When a catastrophic lightning strike splits a tree-like formation into splinters, all that’s left is a more or less dead root system. Better able to sustain damage, the rhizome model provides a way to map out Jewish difference along the ruptured lines of historical locations, dislocations, and relocations. For Deleuze and Guattari, “A rhizome may be broken, shattered at a given spot, but it will start up again on one of its old lines, or on new lines. You can never get rid of ants because they form an animal rhizome that can rebound time and again after most of it has been destroyed. Every rhizome contains lines of segmentarity according to which it is stratified, territorialized, organized, signified, attributed, etc., as well as lines of deterritorialization down which it constantly flees. There is a rupture in the rhizome whenever segmentary lines explode into a line of flight, but the line of flight is part of the rhizome” (p.10). Looked at as such, Jewish difference and identity are always radically segmented.
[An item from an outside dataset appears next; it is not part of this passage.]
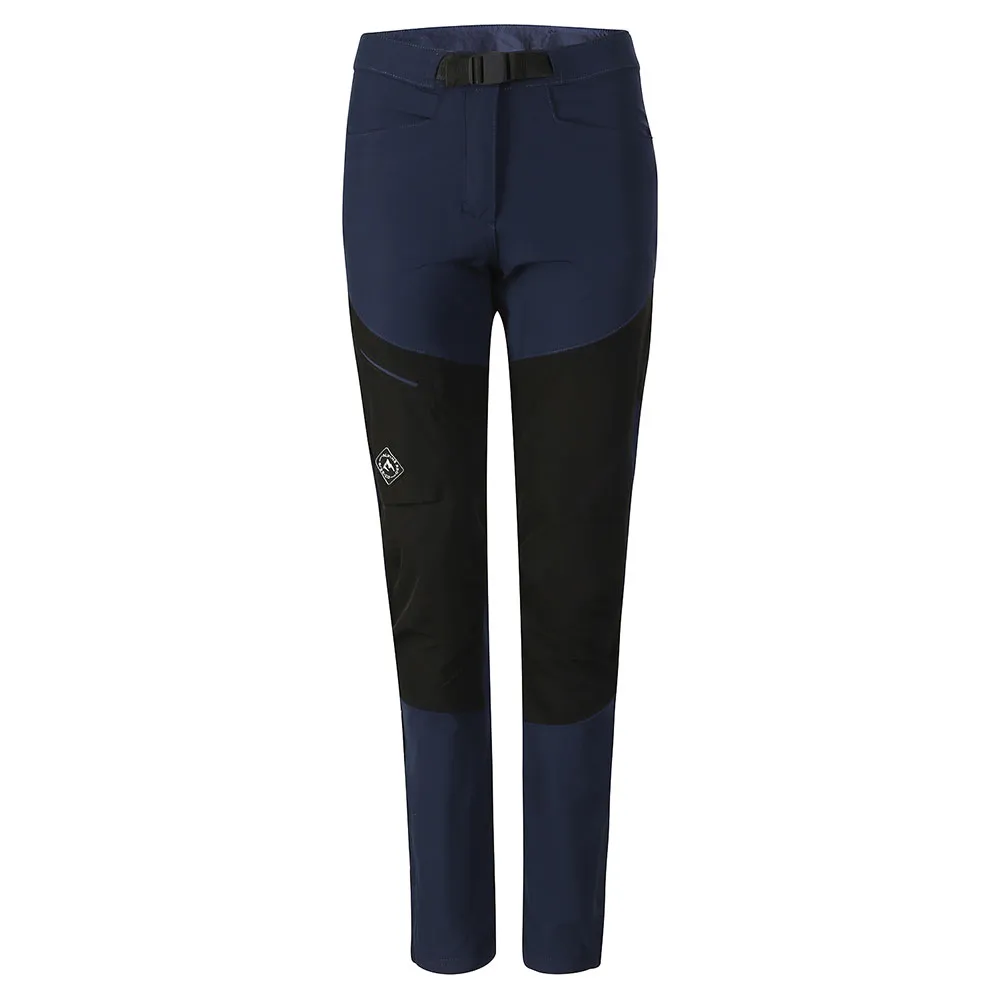 

Брюки Alpine Pro Akana, синий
Consider lastly the opposition between religio and ethnos now as contracting elements intertwined in the form of a rhizome. Most contemporary scholars of religion at work today will themselves recommend when talking about “religion” that one toggle constantly back and forth between the sacred and the profane, the “spiritual” and the social, without having to prioritize one term vis-à-vis the other. While we are stuck with the words we inherit from dominant and powerful political-social actors, we are not stuck with the way one has to use and understand those terms. For their part, scholars and students of Judaism learn to navigate with relative ease the difference between social form and religion. The differential relationship is there deep in from the very start. As Deleuze and Guattari present this relation, one does not go from either one to the other as if from 1 to 2. The relation is always 1-2 from the very start, maybe even 1-2-3, and so on. The problem confronted by Baker and other scholars of ancient Judaism is with inherited patterns of modern, western thought that demands establishing some original and prior point (an “identity” in the narrow sense of the term) from which to start tracing out a series. And they have to struggle with preconceived notions that the “Jew” is a simple and undifferentiated religious designation or with contending notions that social identity is absolutely prior, meaning that Jewish ethnos is ethnic before becoming religious.
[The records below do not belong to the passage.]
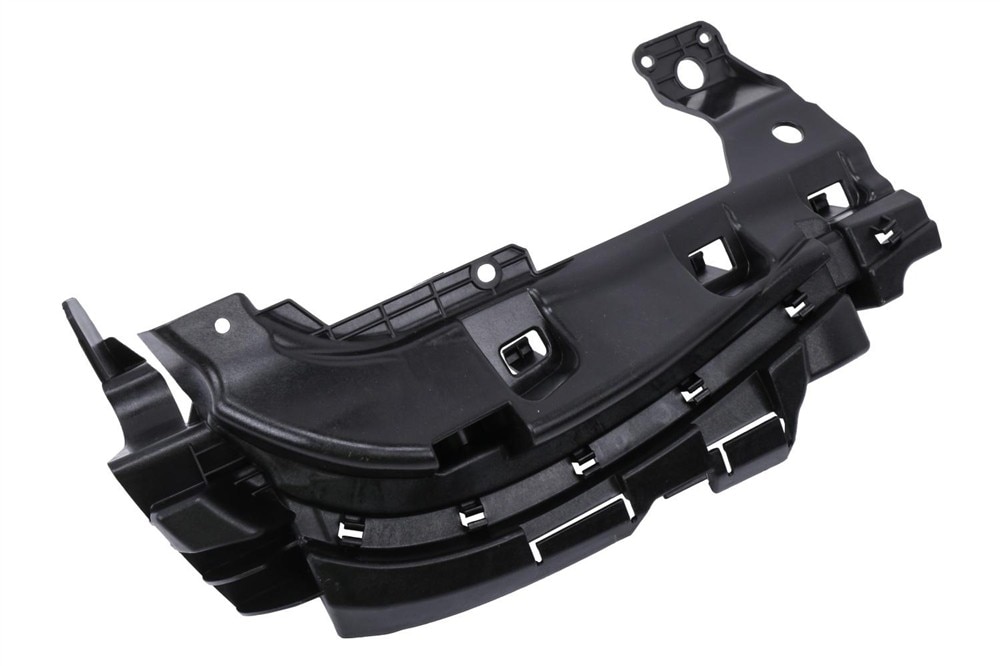 GM Genuine Parts Driver Seat Cushion Pad Side Support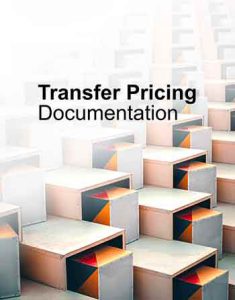 Transfer-pricing-documentation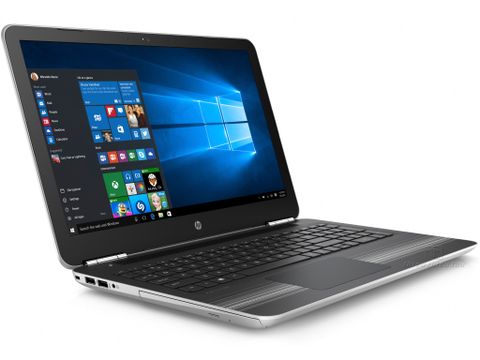 Hp Pavilion 15-Au635Tx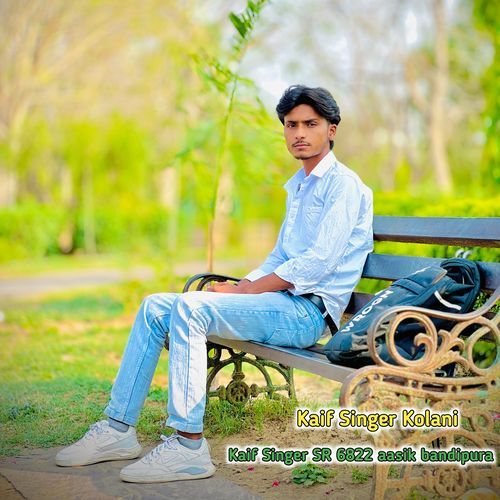 Kaif Singer SR 6822 aasik bandipura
Following Deleuze and Guattari, the starting point is always the difference established in the contraction between two points. What follows in the form of repetition is difference, or a secondary identity whose foundation is difference. Impossible to disentangle except heuristically, religion + ethnos are rhizomatic, and so too is the relation between Jew + Jew + Jew + Jew throughout the entirety and variety of its iterations.